The Trump administration will propose a plan to freeze emissions standards at 2020 levels while blocking the release of California’s law to set emission standards stricter than those set by the Environmental Protection Agency (EPA), according to the Three sources spoke to Bloomberg.
News of the Trump administration’s plan leaked in late May, but Bloomberg spoke to people who have seen the plans recently. The proposed revision of emission standards is not expected to change significantly.
The Trump administration’s EPA has spent the past year and a half laying the groundwork to change the emissions standards finalized by the Obama administration’s EPA during President Obama’s final month in office, even though the rules have been years in the making. Obama’s plan would have required automakers to build more fuel-efficient cars every few years until 2025.
The Trump administration’s plan remains on the Obama-era schedule until 2020, but after that, the oil economy will not continue to tighten.
In addition, the Trump administration plans to revoke the exemption granted by the EPA in California in the 1970s, which allowed the California Air Resource Board (CARB) to set its own emission standards, even if they were stricter than those of the federal government. . The release comes at a time when California suffers some of the worst smog problems in the country.
Trump’s move could also strip California of its powers to set electric vehicle quotas within the state.
However, 16 other states have decided to follow California’s emissions directive, so it’s likely that any attempt to remove California’s exemption and replace it with a weaker law will result in legal challenges from all the states that want the vehicle together. a pollution-free cruise ship. .

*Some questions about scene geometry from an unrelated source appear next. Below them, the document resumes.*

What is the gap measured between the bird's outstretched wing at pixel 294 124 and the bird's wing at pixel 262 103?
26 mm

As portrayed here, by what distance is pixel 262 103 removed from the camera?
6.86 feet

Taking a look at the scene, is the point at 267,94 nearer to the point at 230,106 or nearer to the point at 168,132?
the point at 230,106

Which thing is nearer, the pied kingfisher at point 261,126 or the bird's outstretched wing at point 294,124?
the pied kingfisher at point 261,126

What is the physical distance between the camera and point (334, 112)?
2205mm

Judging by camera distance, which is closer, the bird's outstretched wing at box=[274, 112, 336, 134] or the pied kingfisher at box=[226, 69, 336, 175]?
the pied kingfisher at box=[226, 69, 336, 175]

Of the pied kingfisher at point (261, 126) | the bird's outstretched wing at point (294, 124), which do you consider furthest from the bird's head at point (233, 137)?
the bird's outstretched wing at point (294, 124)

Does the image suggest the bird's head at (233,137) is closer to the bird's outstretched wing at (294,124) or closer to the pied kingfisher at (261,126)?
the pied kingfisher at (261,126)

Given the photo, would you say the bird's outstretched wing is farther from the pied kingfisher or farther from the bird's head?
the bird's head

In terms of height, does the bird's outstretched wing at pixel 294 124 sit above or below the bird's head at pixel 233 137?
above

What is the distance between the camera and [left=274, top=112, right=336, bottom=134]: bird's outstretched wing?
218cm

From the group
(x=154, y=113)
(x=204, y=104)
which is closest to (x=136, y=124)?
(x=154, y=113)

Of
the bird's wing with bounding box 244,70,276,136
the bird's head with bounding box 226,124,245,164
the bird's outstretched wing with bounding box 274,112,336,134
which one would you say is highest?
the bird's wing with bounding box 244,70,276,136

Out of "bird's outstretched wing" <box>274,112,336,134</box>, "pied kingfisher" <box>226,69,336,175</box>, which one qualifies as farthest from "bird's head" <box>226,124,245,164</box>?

Bloomberg reports that the National Highway Transportation Administration (NHTSA), which sets a parallel set of emission rules for passenger cars, will also deny California the opportunity to set its own standards.
Once the agencies formally present the proposal, the public will have an opportunity to weigh in, with those comments used to develop a final rule that could be implemented as soon as the end of the year.” Bloomberg.
Update: In a statement to Ars, CARB noted that it cannot comment until it has seen the final proposal.